The woman, Francis said, had undergone gender reassignment surgery and had then married a woman. “He wrote me a letter saying that, for him, it would be a consolation to come [see me] with his wife,” the pope said, clarifying: “He that was her but is he.”


Examples of Bishops/Clergy Commentary

“[T]hrough a demonic ‘gender ideology,’ a deadly impulse that is being experienced in a world increasingly cut off from God through ideological colonialism.”

—Cardinal Robert Sarah, Congregation for Divine Worship


“I see no reason why transgender people would not be welcome in church. There is more and more evidence coming forward that a lot of this is biological, that it’s not just something that a person just makes as a kind of fashionable choice or cultural choice, but that these transgender people are really struggling with the idea of gender identity and that they’ve struggled with it for years, and that’s through no fault of their own. . .This is who they are . .  . everyone is God’s creatures, and I would invite anyone to come to the table. And I would hope that none of my priests, most especially myself, would ever say anything that would be hurtful or harmful to transgender folk.”
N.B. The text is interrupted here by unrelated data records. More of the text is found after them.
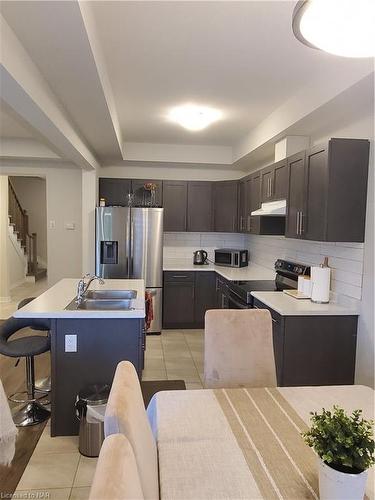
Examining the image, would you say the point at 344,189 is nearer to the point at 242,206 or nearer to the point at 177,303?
the point at 242,206

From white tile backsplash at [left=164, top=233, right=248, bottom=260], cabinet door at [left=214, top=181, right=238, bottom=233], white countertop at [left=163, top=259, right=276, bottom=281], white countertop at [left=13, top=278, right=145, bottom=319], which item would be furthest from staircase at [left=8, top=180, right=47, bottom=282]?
white countertop at [left=13, top=278, right=145, bottom=319]

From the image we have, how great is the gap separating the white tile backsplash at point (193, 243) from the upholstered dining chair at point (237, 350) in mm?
3759

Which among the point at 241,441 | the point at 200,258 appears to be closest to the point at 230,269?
the point at 200,258

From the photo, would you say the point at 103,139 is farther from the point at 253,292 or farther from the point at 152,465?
the point at 152,465

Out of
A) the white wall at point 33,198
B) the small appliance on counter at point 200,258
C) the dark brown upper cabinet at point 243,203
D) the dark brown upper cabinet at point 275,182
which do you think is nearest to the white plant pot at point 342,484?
the dark brown upper cabinet at point 275,182

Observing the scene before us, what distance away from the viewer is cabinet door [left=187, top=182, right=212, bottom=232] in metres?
5.34

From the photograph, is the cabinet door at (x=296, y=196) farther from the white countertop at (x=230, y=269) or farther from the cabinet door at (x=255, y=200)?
the white countertop at (x=230, y=269)

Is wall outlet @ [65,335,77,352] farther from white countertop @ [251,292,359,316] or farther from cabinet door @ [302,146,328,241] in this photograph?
cabinet door @ [302,146,328,241]

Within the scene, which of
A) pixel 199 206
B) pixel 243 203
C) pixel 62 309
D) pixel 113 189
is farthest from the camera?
pixel 199 206

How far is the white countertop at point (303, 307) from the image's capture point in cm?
269

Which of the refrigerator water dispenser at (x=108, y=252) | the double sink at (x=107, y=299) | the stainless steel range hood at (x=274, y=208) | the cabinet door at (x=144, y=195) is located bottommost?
the double sink at (x=107, y=299)

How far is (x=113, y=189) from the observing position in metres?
5.24

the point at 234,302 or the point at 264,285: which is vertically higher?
the point at 264,285

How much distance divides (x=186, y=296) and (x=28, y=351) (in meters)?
2.67
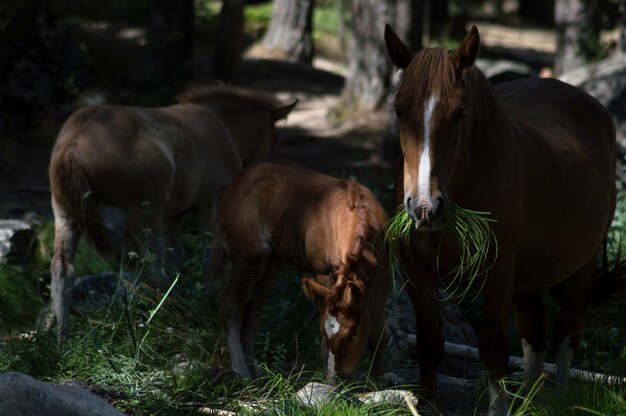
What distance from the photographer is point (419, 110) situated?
4.81 metres

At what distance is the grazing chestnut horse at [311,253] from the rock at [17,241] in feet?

—Bishop Christopher Coyne of Burlington, VT


“As far as I am aware, the Church takes no official position on transgenderism: it is a pastoral issue, not a matter of doctrine. . .Insofar as the Church were to be involved in any individual’s decision to transition, it would counsel caution, because this is not a step to take lightly: but it should be fully supportive of individuals who have made that decision.”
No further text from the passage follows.